L’amore donato, il bene praticato, il prestito concesso senza sperarne la restituzione, hanno un’unica somma ricompensa: divenire figli di Dio. Imitando l’atteggiamento di Dio, benevolo verso gli ingrati e i malvagi (v. 35), i discepoli sperimentano già nel tempo presente la condizione filiale. E così, come i figli sono chiamati a mettere in pratica le istruzioni paterne e a imitarne l’esempio, anche a essi è richiesto di adottare lo stile della benevolenza.

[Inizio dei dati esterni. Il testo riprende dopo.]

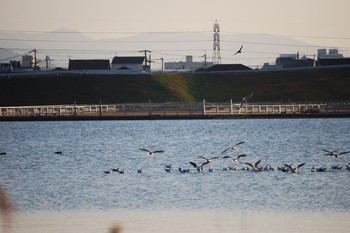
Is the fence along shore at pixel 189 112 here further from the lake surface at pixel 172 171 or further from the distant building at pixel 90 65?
the distant building at pixel 90 65

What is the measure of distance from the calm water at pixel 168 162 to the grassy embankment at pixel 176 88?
78.3ft

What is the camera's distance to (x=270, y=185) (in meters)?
37.6

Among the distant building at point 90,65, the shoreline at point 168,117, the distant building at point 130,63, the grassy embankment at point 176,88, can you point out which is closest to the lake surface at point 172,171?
the shoreline at point 168,117

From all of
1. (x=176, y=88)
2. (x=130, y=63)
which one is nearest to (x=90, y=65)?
(x=130, y=63)

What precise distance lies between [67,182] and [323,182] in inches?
413

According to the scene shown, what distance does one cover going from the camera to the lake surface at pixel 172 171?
32.4 m

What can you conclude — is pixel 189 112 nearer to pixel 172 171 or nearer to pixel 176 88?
pixel 176 88

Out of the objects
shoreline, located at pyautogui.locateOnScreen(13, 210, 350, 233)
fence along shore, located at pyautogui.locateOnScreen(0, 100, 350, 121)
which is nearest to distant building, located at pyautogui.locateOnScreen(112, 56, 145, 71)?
fence along shore, located at pyautogui.locateOnScreen(0, 100, 350, 121)

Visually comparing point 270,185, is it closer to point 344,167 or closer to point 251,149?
point 344,167

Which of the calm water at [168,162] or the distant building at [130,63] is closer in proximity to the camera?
the calm water at [168,162]

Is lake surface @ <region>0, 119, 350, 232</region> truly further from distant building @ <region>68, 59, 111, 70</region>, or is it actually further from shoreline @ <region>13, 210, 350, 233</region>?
distant building @ <region>68, 59, 111, 70</region>

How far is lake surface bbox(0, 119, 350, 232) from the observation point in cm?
3244

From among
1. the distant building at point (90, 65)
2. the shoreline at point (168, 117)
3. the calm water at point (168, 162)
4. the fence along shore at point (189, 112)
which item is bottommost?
the calm water at point (168, 162)

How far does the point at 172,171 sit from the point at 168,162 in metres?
6.88
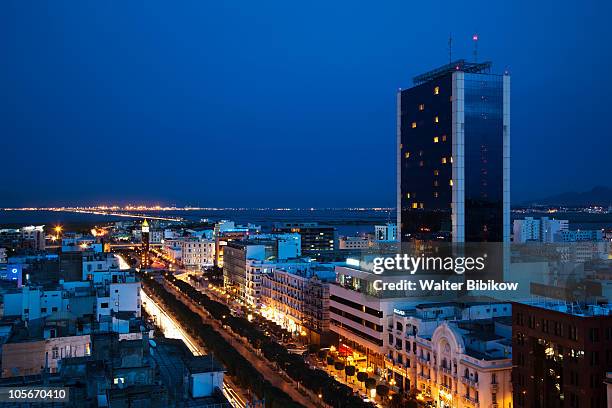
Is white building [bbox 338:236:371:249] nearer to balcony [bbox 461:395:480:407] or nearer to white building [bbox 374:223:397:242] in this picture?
white building [bbox 374:223:397:242]

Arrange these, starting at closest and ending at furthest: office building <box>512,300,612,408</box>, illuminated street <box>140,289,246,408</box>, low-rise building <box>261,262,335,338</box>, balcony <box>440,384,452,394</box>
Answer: office building <box>512,300,612,408</box> < balcony <box>440,384,452,394</box> < illuminated street <box>140,289,246,408</box> < low-rise building <box>261,262,335,338</box>

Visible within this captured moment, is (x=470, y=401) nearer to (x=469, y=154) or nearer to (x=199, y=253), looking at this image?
(x=469, y=154)

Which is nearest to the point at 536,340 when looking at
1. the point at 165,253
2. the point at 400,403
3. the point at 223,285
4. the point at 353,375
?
the point at 400,403

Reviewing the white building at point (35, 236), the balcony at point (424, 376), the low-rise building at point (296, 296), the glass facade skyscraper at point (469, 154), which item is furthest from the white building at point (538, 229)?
→ the balcony at point (424, 376)

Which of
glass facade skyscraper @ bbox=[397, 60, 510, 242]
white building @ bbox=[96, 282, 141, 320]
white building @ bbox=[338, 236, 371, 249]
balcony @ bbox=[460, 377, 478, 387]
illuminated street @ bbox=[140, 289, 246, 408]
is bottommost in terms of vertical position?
illuminated street @ bbox=[140, 289, 246, 408]

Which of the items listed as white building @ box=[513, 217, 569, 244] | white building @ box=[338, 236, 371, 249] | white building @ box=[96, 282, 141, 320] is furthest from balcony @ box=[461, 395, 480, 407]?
white building @ box=[513, 217, 569, 244]

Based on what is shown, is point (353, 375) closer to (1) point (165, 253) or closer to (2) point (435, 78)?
(2) point (435, 78)

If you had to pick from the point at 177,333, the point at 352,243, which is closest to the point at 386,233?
the point at 352,243

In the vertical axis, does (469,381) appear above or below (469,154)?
below
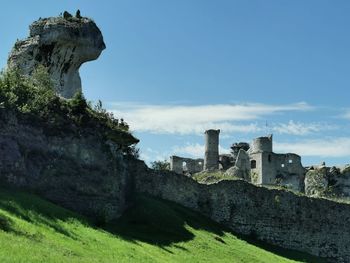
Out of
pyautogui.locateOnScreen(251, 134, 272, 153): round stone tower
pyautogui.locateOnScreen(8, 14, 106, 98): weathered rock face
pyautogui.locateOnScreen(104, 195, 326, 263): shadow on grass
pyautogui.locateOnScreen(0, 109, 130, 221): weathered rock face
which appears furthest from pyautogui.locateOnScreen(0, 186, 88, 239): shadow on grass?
pyautogui.locateOnScreen(251, 134, 272, 153): round stone tower

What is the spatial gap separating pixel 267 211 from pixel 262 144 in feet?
142

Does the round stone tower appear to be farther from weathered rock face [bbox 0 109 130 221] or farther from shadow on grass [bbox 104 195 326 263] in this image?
weathered rock face [bbox 0 109 130 221]

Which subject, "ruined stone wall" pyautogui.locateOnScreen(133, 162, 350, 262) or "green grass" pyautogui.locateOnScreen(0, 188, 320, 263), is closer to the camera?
"green grass" pyautogui.locateOnScreen(0, 188, 320, 263)

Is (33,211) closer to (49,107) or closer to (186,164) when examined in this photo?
(49,107)

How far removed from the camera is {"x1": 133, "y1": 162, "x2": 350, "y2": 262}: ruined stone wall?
37.3m

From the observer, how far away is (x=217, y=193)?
39.2m

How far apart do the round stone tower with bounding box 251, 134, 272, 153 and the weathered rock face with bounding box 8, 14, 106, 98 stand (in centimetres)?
4783

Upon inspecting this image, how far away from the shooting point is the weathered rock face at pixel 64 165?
25.5 m

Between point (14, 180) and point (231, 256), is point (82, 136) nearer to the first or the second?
point (14, 180)

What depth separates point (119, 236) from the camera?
25.4 metres

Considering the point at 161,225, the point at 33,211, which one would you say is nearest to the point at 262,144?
the point at 161,225

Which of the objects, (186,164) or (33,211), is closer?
(33,211)

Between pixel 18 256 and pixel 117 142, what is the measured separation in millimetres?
14760

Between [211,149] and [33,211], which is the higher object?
[211,149]
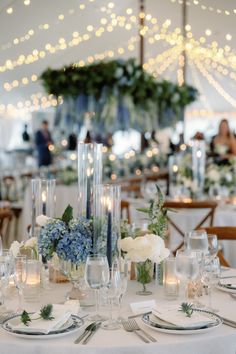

“Siate misericordiosi, come il Padre vostro è misericordioso” (v. 36). Ancor prima di divenire compassionevole, il credente ha sperimentato la bontà divina, e si relaziona agli altri “perché” Dio è misericordioso. Ne consegue l’appello ad astenersi dai giudizi affrettati e prevenuti, evitando di condannare senza appello chi ha agito male o ha sbagliato.
La misura della misericordia, che deve ispirare la condotta dei discepoli soprattutto nel contesto della vita comunitaria, è la remissione dei peccati; il perdono concesso consentirà di vivere riconciliati con Dio, che non lesina la sua grazia, ma la concede a chi ha scelto la logica del dono e della gratuità.
L’immagine della “misura buona, pigiata, scossa e traboccante” (v. 38), che sarà versata da Dio nella falda dell’abito come quando si raccoglie il grano, è indicativa della sua eccedente bontà; la sua grazia non è riversata in proporzione alla generosità dell’uomo, secondo lo schema classico della retribuzione. Dio abbonda in misericordia, e chiede ai suoi figli altrettanto.
Possiamo metterci a interpretare finché vogliamo queste parole di Gesù, nel tentativo di annacquarle con le nostre considerazioni realistiche: esse rimangono lì, piantate nel bel mezzo del Vangelo, scomode e difficili da digerire oggi come duemila anni fa, quando sono state proferite. Amare i nemici, fare del bene a quelli che ci odiano, pregare per quelli che ci maltrattano: tutte queste cose hanno decisamente il sapore dell’impossibile.
Gli interrogativi e le obiezioni sono tanti e non irragionevoli. Ma la parola di Gesù rimane lì, al suo posto, chiara e forte, senza ambiguità e margini di manovra. In effetti ci viene proposto qualcosa di nuovo, di straordinariamente nuovo. Tanto nuovo da apparire, appunto, irrealizzabile, al di sopra delle nostre forze. Ma non è proprio questo che ci è stato donato, che ci è stato offerto dal Padre celeste nonostante le nostre infedeltà e il nostro peccato?
Il Capocordata.
Bibliografia consultata: Landi, 2022, Laurita, 2022.